POLVO
Abro
la puerta, cuyo sonido es tan familiar como mi lunar en el abdomen. Caen sobre
mí un montón de dudas y seguidamente un montón de camisetas que guardan llenas
de recuerdos tu olor a madera y limón, un olor tan peculiar que lo siento al
irme al dormir. Tal vez sin darme cuenta mi armario se llenaba de recuerdos
oscuros, cartas viejas y suéteres sucios. Por más que buscaba no me hallaba, no
hallaba nada en ese montón de tela. Ahí comprendí que mi vida estaba tal vez
tan desordenada como mi armario, y que solo quedaba de mí el reflejo en el
espejo empolvado detrás de aquella puerta que guardó tantos suspiros.
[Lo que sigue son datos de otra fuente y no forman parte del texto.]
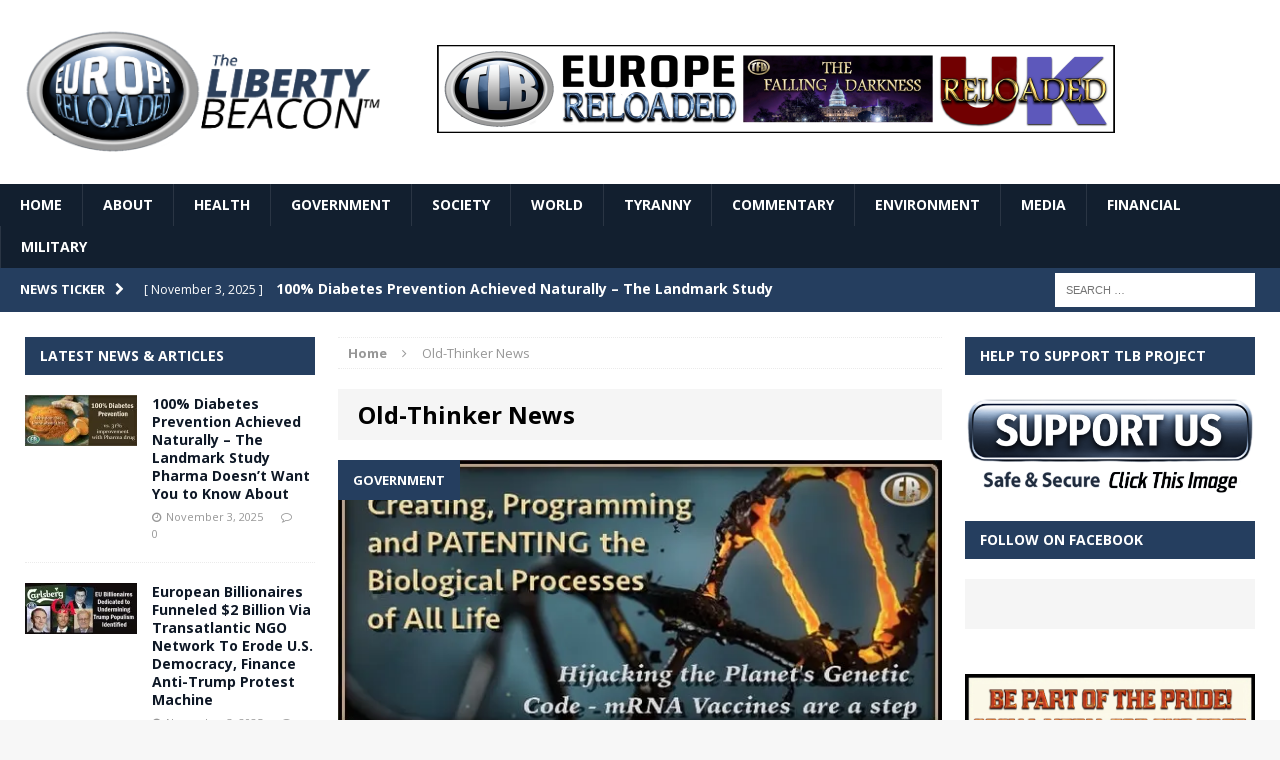

--- FILE ---
content_type: text/css
request_url: https://www.europereloaded.com/wp-content/themes/thelibertybeacon/style.css?ver=1731165471
body_size: -398
content:
/*
Theme Name:     TheLibertyBeacon
Description:    
Author:         Liberty
Template:       mh-magazine
(optional values you can add: Theme URI, Author URI, Version, License, License URI, Tags, Text Domain)
*/
.mh-header{border-bottom:2px solid #ac2624}.g-7,.g-9{max-width:320px!important}.mh-slider-caption{display:none}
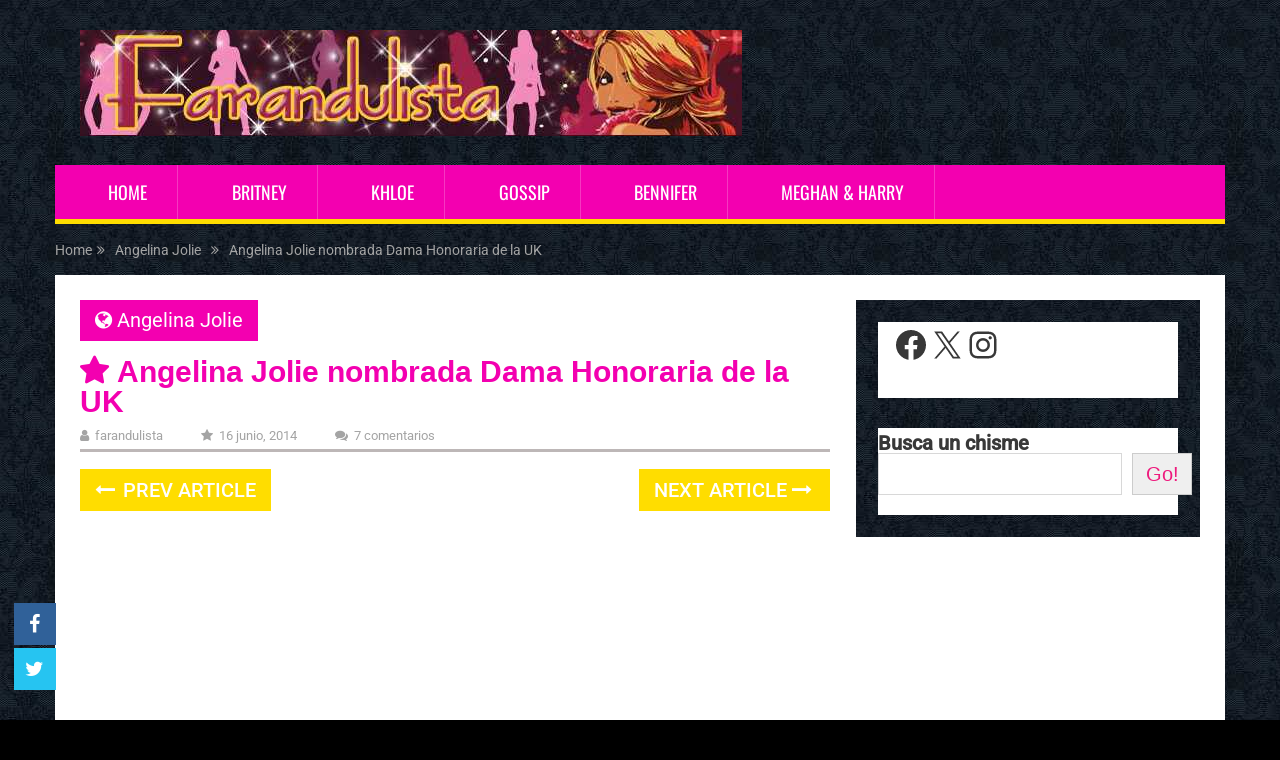

--- FILE ---
content_type: text/html; charset=utf-8
request_url: https://www.google.com/recaptcha/api2/aframe
body_size: 268
content:
<!DOCTYPE HTML><html><head><meta http-equiv="content-type" content="text/html; charset=UTF-8"></head><body><script nonce="NIU5ngu9Woxlz0V25LU4pA">/** Anti-fraud and anti-abuse applications only. See google.com/recaptcha */ try{var clients={'sodar':'https://pagead2.googlesyndication.com/pagead/sodar?'};window.addEventListener("message",function(a){try{if(a.source===window.parent){var b=JSON.parse(a.data);var c=clients[b['id']];if(c){var d=document.createElement('img');d.src=c+b['params']+'&rc='+(localStorage.getItem("rc::a")?sessionStorage.getItem("rc::b"):"");window.document.body.appendChild(d);sessionStorage.setItem("rc::e",parseInt(sessionStorage.getItem("rc::e")||0)+1);localStorage.setItem("rc::h",'1768981939586');}}}catch(b){}});window.parent.postMessage("_grecaptcha_ready", "*");}catch(b){}</script></body></html>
jueves, 18 de julio de 2013
SÍNTOMAS DE TI.
He tenido en mis
últimos suspiros síntomas de melancolía, mis miradas van directo a la nada, al
limbo, a tu rostro perdido entre las sombras. Quizá no te haya amado, quizá
nunca haya amado a nada ni a nadie, pero tus palabras y tus miradas aún inundan
mi ser y no encuentro como vaciarte de mí, como dejar de aferrarme a ti. Sé que
nuestra historia ni siquiera debería llamarse historia, que mis labios
desesperados de ti nunca saciaron su deseo. Los atardeceres que nuestros ojos
presenciaron juntos, siempre
significaron más para mí. Fue una montaña rusa. Mientras yo
tomaba tu mano en la caída y sentía mariposas, tú sin asimilarlo perdías
esa sensación. Al llegar a la cima, donde sentía que una eternidad contigo ahí
no sería suficiente, me preocupé más por la caída y no miré a tus ojos en ese
momento, tus ojos que ahora confundo con los míos en un espejo tenue a las
cuatro de la mañana. Tal vez al final de la montaña rusa tú decidiste bajarte y
al poner tus pies sobre la tierra encontraste esa sensación que, para mi desgracia, no encontraste conmigo. Yo inútil y sin aún
poderme bajar, te observo desde la cima y a tu lado, quien ahora sostiene tus
miedos y tus sueños, que siempre soñé míos. Distante me encuentro, feliz,
triste, vacía. No siento nada, ni siquiera las mariposas de aquella caída libre. Te miro, no he dejado de hacerlo, incluso cuando subes con ella yo sigo atrás
de ti, mirándote, y te encuentras tan feliz sin mí y yo aquí tan perdida sin
ti. Tengo síntomas de ti aún, necesito bajarme de aquí,
necesito que los atardeceres vuelvan a ser míos y que de mis ojos inundados en lágrimas salga tu recuerdo.